Season the udon noodles with 1 tbsp of Soy sauce, 1 tbsp of Oyster sauce, 1 tbsp of fish sauce, 1 tsp of dark soy sauce, and a ton of freshly ground black pepper. This is my favorite part because you really get to taste the peppercorns. It will hit you strongly. If you are serving kids, you may want to cut it down.
Prepare a bunch of mixed vegetables. I using carrot, purple onion, celery and multi-color bell pepper.
Turn the heat to high and heat the wok until smoking hot. Add some cooking oil and swirl it around so it covers the bottom. Toss in the beef. Stir for just 2 minutes. The beef should change color but you should still see a bit of red color here and there. This is the point to remove the beef from the wok. Do not cook it all the way through otherwise it will be overcooked when we introduce it back to the wok later.
Turn the heat down to low. If the wok looks a bit dry, drizzle in a couple more tbsp of oil. Add the minced garlic, shallot, ginger along with the hard vegetables if you have any. In my case, it will be the celery and carrot because they take some time to cook through.
Stir for a couple of minutes or until the aromatics are slightly golden on the edge. Change the heat to high and toss in the seasoned noodles. Switch to a pair of tongs because they work great at fluffing noodles.
I know some of you are probably asking, why udon noodles? Isn’t that Japanese food? As a transportation hub, HK is also a cuisine melting pot. You will see lots of recipes and ingredients from all over the world being adapted to the local taste. It is such an interesting catering culture.

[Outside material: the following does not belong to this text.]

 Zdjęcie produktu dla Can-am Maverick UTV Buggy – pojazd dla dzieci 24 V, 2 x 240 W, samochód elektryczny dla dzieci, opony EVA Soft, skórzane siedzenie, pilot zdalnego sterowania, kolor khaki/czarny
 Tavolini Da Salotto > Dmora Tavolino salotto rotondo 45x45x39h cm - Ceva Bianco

Add the rest of the vegetables and keep cooking until they reach your desire doneiness. I like my vegetables to be fresh and crunchy. So I only stirred them for a couple of minutes.

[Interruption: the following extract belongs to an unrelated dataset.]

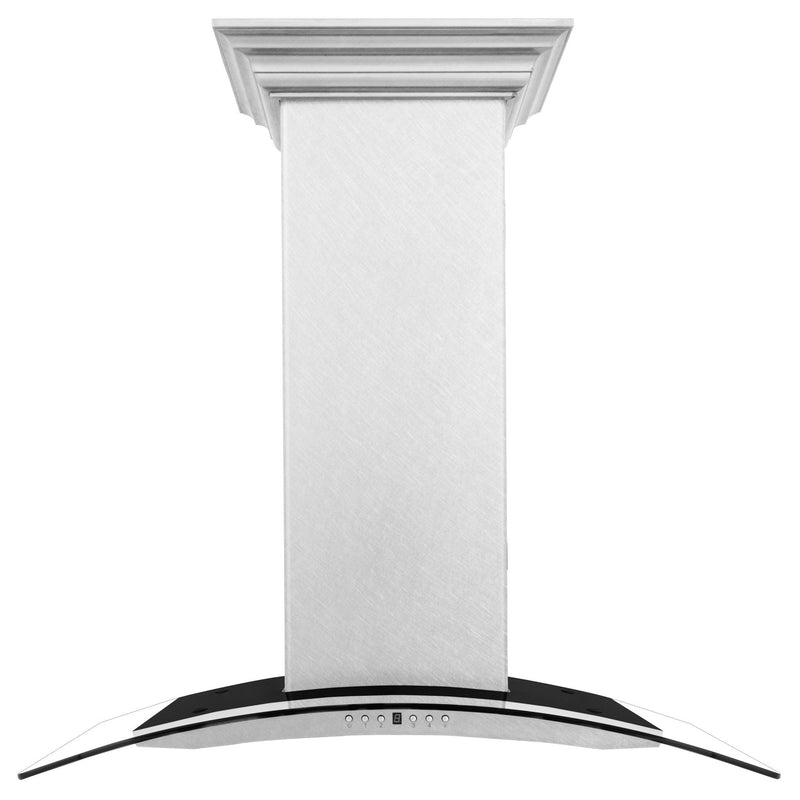 ZLINE Ducted Wall Mount Range Hood in Fingerprint Resistant Stainless Steel & Glass (8KN4S)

Add the beef back to the wok. Keep mixing until everything is well mingled. Before serving, throw in the scallions. Give it a final toss and you are done. You can taste to adjust the flavor but I have made this many times so I know it is good. You can still see a bit of pink color on the beef. That is the perfect doneness for me. Of course, you can cook it more if you want.